Tom Cross gave an insightful talk about current problems in the lawful intercept (CALEA: Communications Assistance for Law Enforcement Act) systems. Cross pointed out two major problems with current implementations: Cisco's default implementation of SNMPv3 (Simple Network Management Protocol) does not generate a trap for authentication failures and the protocol itself allows a tap to be generated without any logs. In other words if an attacker gains enough access to send SNMP messages towards a Cisco router, then they can brute force access and generate a new tap without generating any logs. As an immediate fix, Cross suggested implementing SNMPv3 User-Group Access Control Lists coupled with IPsec to lock down access to Lawful Intercept to the mediation device's IP address (the device legally authorized to generate taps). This technique ensures that an audit trail is generated when receiving SNMP messages and that the device requesting taps is allowed to do so.
FX demoed a tool named Blitzableiter, which attempts to neuter malicious Adobe Flash applications. From its project page:
The Blitzableiter is a defensive solution for Adobe Flash Rich Internet Applications. It realizes the protection by applying a process of normalization through recreation.
Blitzableiter protects against attacks using Adobe Flash application files in SWF format. It can prevent attacks targeted at exploiting memory corruption vulnerabilities in the runtime environment as well as attacks using the runtime environment?s native functionality maliciously.
Blitzableiter receives Flash files as input and (in theory) outputs non-malicious Flash files.
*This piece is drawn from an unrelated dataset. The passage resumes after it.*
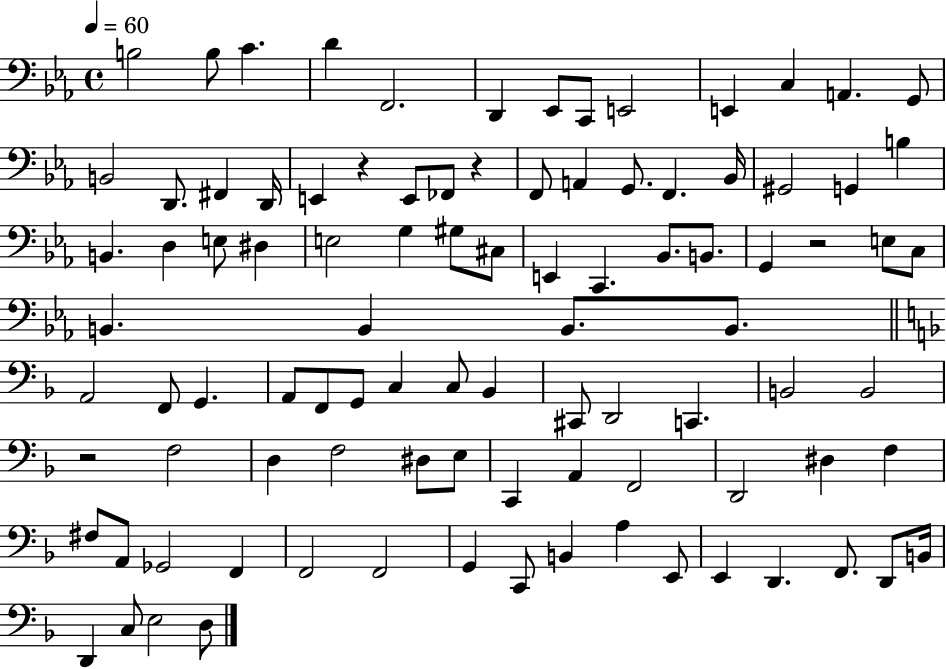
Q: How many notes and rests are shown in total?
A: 96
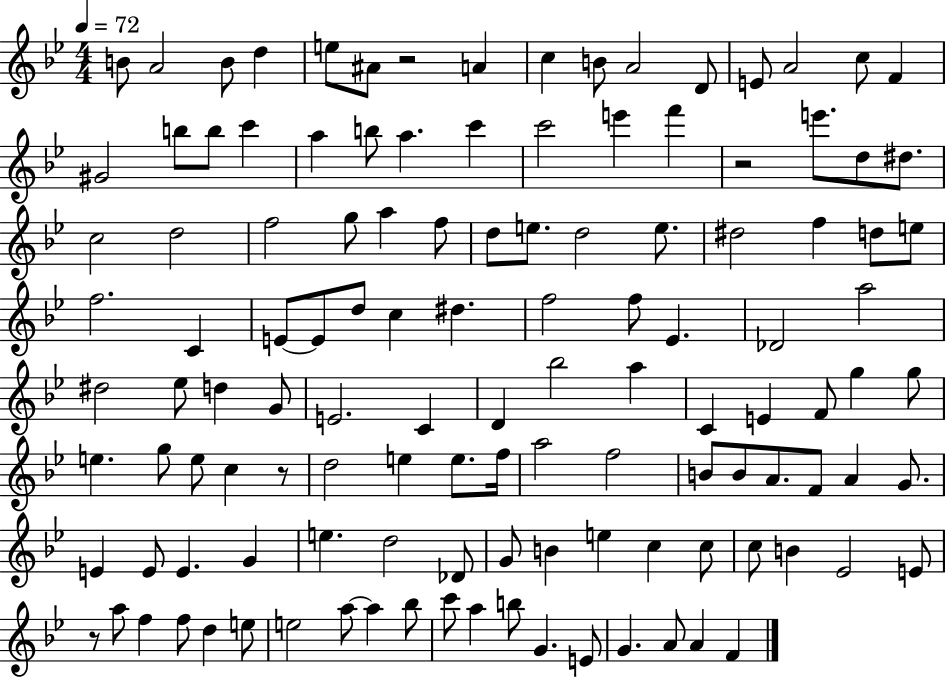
B4/e A4/h B4/e D5/q E5/e A#4/e R/h A4/q C5/q B4/e A4/h D4/e E4/e A4/h C5/e F4/q G#4/h B5/e B5/e C6/q A5/q B5/e A5/q. C6/q C6/h E6/q F6/q R/h E6/e. D5/e D#5/e. C5/h D5/h F5/h G5/e A5/q F5/e D5/e E5/e. D5/h E5/e. D#5/h F5/q D5/e E5/e F5/h. C4/q E4/e E4/e D5/e C5/q D#5/q. F5/h F5/e Eb4/q. Db4/h A5/h D#5/h Eb5/e D5/q G4/e E4/h. C4/q D4/q Bb5/h A5/q C4/q E4/q F4/e G5/q G5/e E5/q. G5/e E5/e C5/q R/e D5/h E5/q E5/e. F5/s A5/h F5/h B4/e B4/e A4/e. F4/e A4/q G4/e. E4/q E4/e E4/q. G4/q E5/q. D5/h Db4/e G4/e B4/q E5/q C5/q C5/e C5/e B4/q Eb4/h E4/e R/e A5/e F5/q F5/e D5/q E5/e E5/h A5/e A5/q Bb5/e C6/e A5/q B5/e G4/q. E4/e G4/q. A4/e A4/q F4/q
At the moment, this tool is in beta form, but it might become an extremely useful tool for blocking malicious Flash ads.
Fyodor, David Fifield: Mastering the Nmap Scripting Engine
Fyodor and Fifield gave an interesting talk exploring the power of the Nmap scripting engine (NSE) and new Nmap projects. The scripting language is LUA based, which makes it quite easy to use. Fifield generated a script on the fly that scanned a range of IPs for a certain web page and then attempted to brute force the login for that page. Fyodor showed off some new SMB (Server Message Block) scripts that can enumerate SMB usernames and shares or attempt to brute force usernames and passwords. They were able to scan approximately a million Microsoft IPs for open SMB shares and usernames in under 24 hours. It's a great tool to perform internal assessments.
Fyodor also showed off ndiff http://nmap.org/ndiff/ and ncat http://nmap.org/ncat/. Ndiff will take two Nmap XML result files and display their differences. Ndiff allows an administrator to see how their network is changing over time, and if anyone has set up a server without their knowledge. Ncat is a reimplementation of Netcat with a number of improvements. Ncat supports IPv6, SSL, SOCKS 4 and HTTP proxy connections as well as Ncat chaining. Ncat chaining allows traffic to pass through multiple computers before it hits its final destination by connecting multiple processes of Ncat together. Both of these tools should make life easier for the IT administrator.